## Task statement
For the records below, tally the lines that include the word "candidates" and give only the tally.

Collection entries
● ● ● ●

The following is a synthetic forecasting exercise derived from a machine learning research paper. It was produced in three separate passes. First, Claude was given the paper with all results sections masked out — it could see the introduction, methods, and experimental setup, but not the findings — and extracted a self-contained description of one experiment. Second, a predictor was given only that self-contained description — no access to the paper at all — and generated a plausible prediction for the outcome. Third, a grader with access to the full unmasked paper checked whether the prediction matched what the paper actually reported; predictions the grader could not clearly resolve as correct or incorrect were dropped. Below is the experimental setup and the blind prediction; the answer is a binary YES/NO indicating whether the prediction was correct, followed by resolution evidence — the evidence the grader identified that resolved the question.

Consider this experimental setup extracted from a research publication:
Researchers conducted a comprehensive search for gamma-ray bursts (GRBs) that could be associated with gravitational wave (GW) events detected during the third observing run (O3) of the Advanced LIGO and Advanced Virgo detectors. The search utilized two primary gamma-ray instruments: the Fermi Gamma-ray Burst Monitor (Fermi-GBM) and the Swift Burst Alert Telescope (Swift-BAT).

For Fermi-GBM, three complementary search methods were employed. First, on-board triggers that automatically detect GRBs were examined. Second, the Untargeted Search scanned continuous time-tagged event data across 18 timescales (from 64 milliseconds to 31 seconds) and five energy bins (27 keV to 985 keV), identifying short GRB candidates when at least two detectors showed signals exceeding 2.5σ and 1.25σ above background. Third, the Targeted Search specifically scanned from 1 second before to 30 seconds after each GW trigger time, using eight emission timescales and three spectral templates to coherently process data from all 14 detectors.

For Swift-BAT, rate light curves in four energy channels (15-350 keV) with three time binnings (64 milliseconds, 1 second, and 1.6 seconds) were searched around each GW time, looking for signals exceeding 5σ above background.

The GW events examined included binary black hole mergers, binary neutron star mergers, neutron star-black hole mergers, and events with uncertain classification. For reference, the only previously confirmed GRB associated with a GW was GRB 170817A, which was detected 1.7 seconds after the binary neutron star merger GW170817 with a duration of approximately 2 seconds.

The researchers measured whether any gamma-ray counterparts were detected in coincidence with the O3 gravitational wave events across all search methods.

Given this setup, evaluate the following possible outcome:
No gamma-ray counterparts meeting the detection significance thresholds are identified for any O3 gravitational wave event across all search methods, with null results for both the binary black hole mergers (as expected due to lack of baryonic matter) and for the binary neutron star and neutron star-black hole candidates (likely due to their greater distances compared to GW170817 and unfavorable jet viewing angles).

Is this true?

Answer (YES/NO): YES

● ● ● ●

## Task result
2